Son succès advient alors qu’un nombre alarmant de femmes quittent la profession après à peine cinq à sept ans de pratique, au moment même où leurs carrières devraient prendre leur envol. Le problème est tel que l’on a commencé à mettre de l’avant des mesures de conciliation travail-famille. Lorsque l’on questionne Me Henein sur la façon dont elle-même a pu soutenir une aussi grosse carrière, avec un mari lui aussi avocat, et élever deux enfants, elle s’impatiente : « You just do it. You’re going to fuck up, but I wish women would stop beating themselves up about not being the perfect wife and mother. It’s all part of the bullshit Cinderella story. »
Elle a déjà représenté, pro bono, une coalition féministe à la Cour Suprême du Canada en vue de décriminaliser la prostitution et ainsi réduire la violence à l’encontre les travailleuses du sexe. Comment la féministe peut-elle fermer le clapet, à peine deux ans plus tard et sans plus de remords, aux trois femmes qui avaient déclenché le mouvement #AgressionNonDénoncée?

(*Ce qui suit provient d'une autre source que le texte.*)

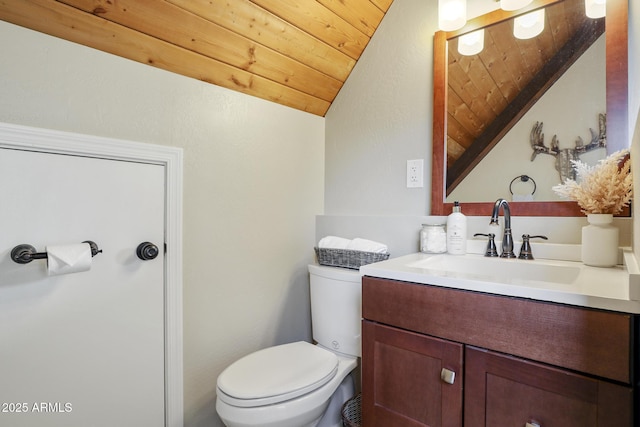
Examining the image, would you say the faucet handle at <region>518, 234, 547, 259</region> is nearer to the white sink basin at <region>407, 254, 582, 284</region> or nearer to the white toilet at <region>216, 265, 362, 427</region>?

Mettons les choses ainsi : Henein est une self-made woman ayant connu une ascension sociale qui paraît fulgurante (un peu moins quand on y regarde de plus près et que l’on s’aperçoit qu’elle provenait déjà de la classe moyenne-élevée). Érigeant son cas particulier en règle universelle du plus irritant « quant tu veux tu peux », elle fait fi des statistiques globales de mobilité sociale. Chez elle, dans son salon, trône une sculpture de néon multicolore qui en dit long : « You Can Have It All. »
Pourtant, sa mère avait frappé les limites de ce volontarisme presque jovialiste lorsqu’elle était partie à Toronto avant son mari : faute d’avoir pu décrocher un emploi, elle avait dû retourner auprès de lui. À l’encontre des féministes libérales, il ne suffit donc pas que les femmes aient les mêmes droits que les hommes pour que l’on se retrouve devant une égalité de faits. Il ne suffit pas non plus de conquérir les espaces de pouvoir, de succès et d’argent, comme le veut cette sous-branche un peu désenchantée, le power feminism, et comme le fait Henein. Bien que riche et célèbre, cette dernière a toujours plus de chances que ses collègues masculins de subir de la violence sexuelle. Et ce, même si elle vilipende publiquement les mentalités rétrogrades à l’égard des femmes.
Au-delà des croyances, un système
L’oppression des femmes est plus qu’une somme de croyances individuelles que nous sommes moins capables, moins fortes et moins tenaces. C’est un véritable système social qui engendre une culture masculine dominante et une culture féminine dominée. Tant qu’elle ne reconnaît pas l’existence de l’aspect systémique du sexisme, qui s’étend bien au-delà de la sphère privée et qui permet notamment la prise de contrôle du corps des femmes, Me Henein n’est aucunement en contradiction avec elle-même dans le mandat qu’elle accepte présentement. Puisque les femmes ont elles aussi droit à des procès justes et équitables, incluant l’interdiction de questionner leur passé sexuel, Gomeshi a bien droit au sien. Ce n’est pas la culture du viol qu’elle défend et encore moins le patriarcat, des concepts qui n’ont pour elle aucune signification. Elle jette ainsi une lumière bien morne sur #AgressionNonDénoncée, qui n’apparaît plus que comme un recueil de témoignages.
(Je passe sous-silence une de ses contradictions internes, qui est qu’elle-même entretient des idées rétrogrades au sujet des femmes par sa plaidoirie, alors que le féminisme libéral a tout de même pour mission de combattre les préjugés envers les femmes.)